"Ambil tiga motif ini aja, Bu Siti," kata Bu Maria setelah puas memilih daster.
"Nggih. Yang lainnya, Bu? Atasan? Rok? Buat putrinya," kata Bu Siti menawarkan.
"Kakak mau beli apa? Adek?" tanya Bu Maria pada kedua putrinya yang sibuk makan penthol.
"There mau ini. Boleh, Ma?" tanya Theressa sambil mengambil overall warna denim dari pajangan. Bu Maria mengangguk.
"Coba dulu, Kak," kata Gilang sambil menunjuk kamar pas. Theressa lalu masuk ke kamar pas untuk mencoba outfit pilihannya.
"Rena nggak?" tanya Bu Maria.
"Mmm... Nggak deh, Ma. Bingung," kata Renata sambil mengunyah penthol, sesekali melirik ke arah Gilang yang terlihat sibuk dengan barang dagangan. Atau sok sibuk? Entah. Tapi, Renata suka menikmatinya.
"Assalamu'alaikum..." suara lembut memecah kesunyian kios Bu Siti.
"Wa'alaikumsalam..." jawab Gilang dan Bu Siti bersamaan sambil menoleh ke arah sumber suara.
"Eee, Mbak Ainun. Mari, mari. Kok nggak chat dulu, kan bisa Ibuk siapin," kata Bu Siti pada Ainun yang memasuki kios.
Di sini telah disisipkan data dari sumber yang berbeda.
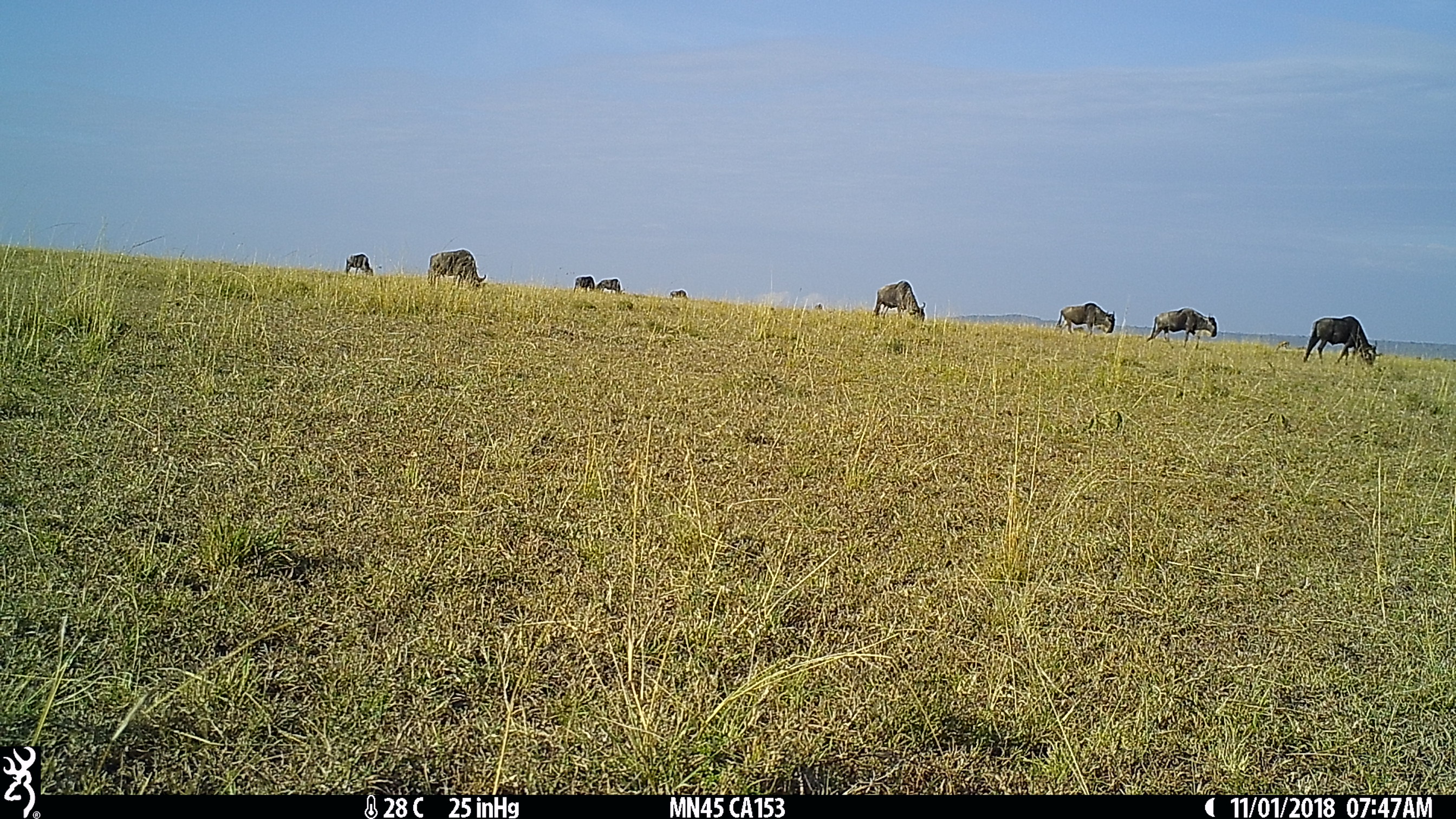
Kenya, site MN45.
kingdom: Animalia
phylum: Chordata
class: Mammalia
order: Artiodactyla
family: Bovidae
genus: Connochaetes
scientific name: Connochaetes taurinus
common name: blue wildebeest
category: wildebeest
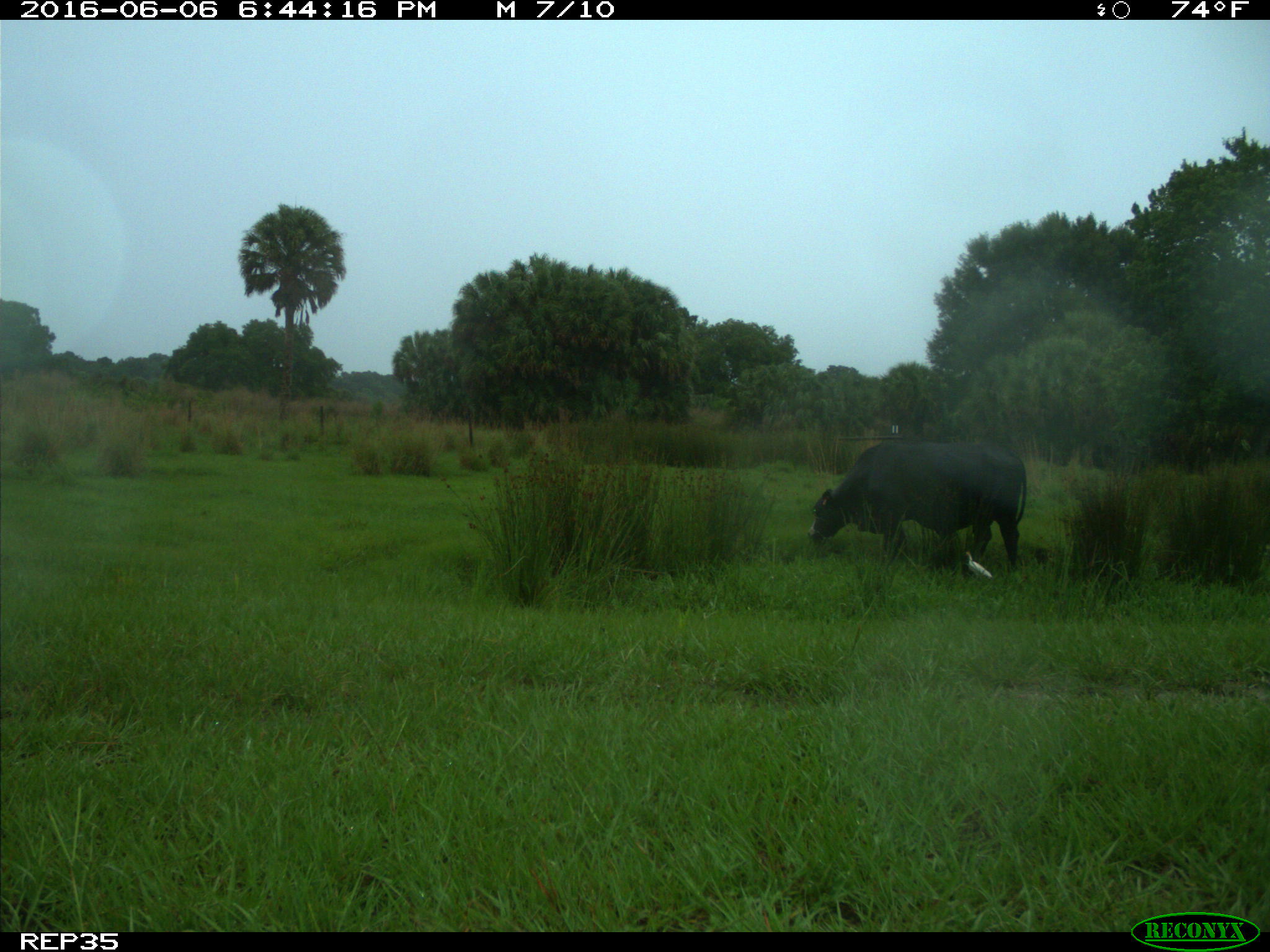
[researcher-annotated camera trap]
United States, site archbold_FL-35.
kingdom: Animalia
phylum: Chordata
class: Mammalia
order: Artiodactyla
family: Bovidae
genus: Bos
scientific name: Bos taurus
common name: domestic cow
Bos taurus (domestic cow).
"Iya, Buk. Tadinya juga mau chat. Tapi, mama minta anterin ke pasar. Jadi sekalian aja milih disini," kata Ainun dengan suara lembutnya yang khas.
"Oh, sama mama?" tanya Bu Siti antusias.
"Iya. Tapi ke kios sembako di sebelah. Beli bahan-bahan buat katering. Ada pesenan buat besok," kata Ainun.
"Eh, mamanya buka usaha katering, Mbak?" tanya Bu Maria yang tidak sengaja mendengar obrolan Bu Siti dan Ainun.
"Iya, Bu. Ibu kalau mau order nanti saya kasih nomer saya,"
"Boleh, Mbak. Suka ada acara di rumah. Katering langganan tuh jauh. Soalnya pernah pesen yang sekitaran sini, kurang cocok di lidah," cerita Bu Maria.
"Nanti bisa tester dulu, Bu. Biar mboten nggelani," kata Ainun menawarkan.
"Oh, boleh?"
"Boleh, Ibuk. Nanti pesen sample dulu, buat diicip Ibuk. Tapi pesen samplenya paling telat H-3 sebelum pesen yang mau dipesen ya, Buk. Biar ada konfirmasi jadi atau nggaknya. Untuk sample, gratis Buk," jelas Ainun.
"Wah. Boleh deh minta nomernya, Mbak. Daripada jauh-jauh," kata Bu Maria tertarik.
Ainun mendiktekan nomer ponselnya perlahan. Tanpa Ainun ketahui, ada orang lain yang sedang menyimaknya dan ikut menyimpan nomernya. Renata yang melihat gelagat Gilang, jadi tiba-tiba merasa gerah di udara pagi yang sejuk setelah gerimis.
'Kok tiba-tiba gerah, sih?'
***
"Kak,"
"Apa?"
"Kak Iko punya pacar nggak?" tanya Theressa pada Renata yang tengah sama-sama sibuk dengan ponsel masing-masing di ruang santai.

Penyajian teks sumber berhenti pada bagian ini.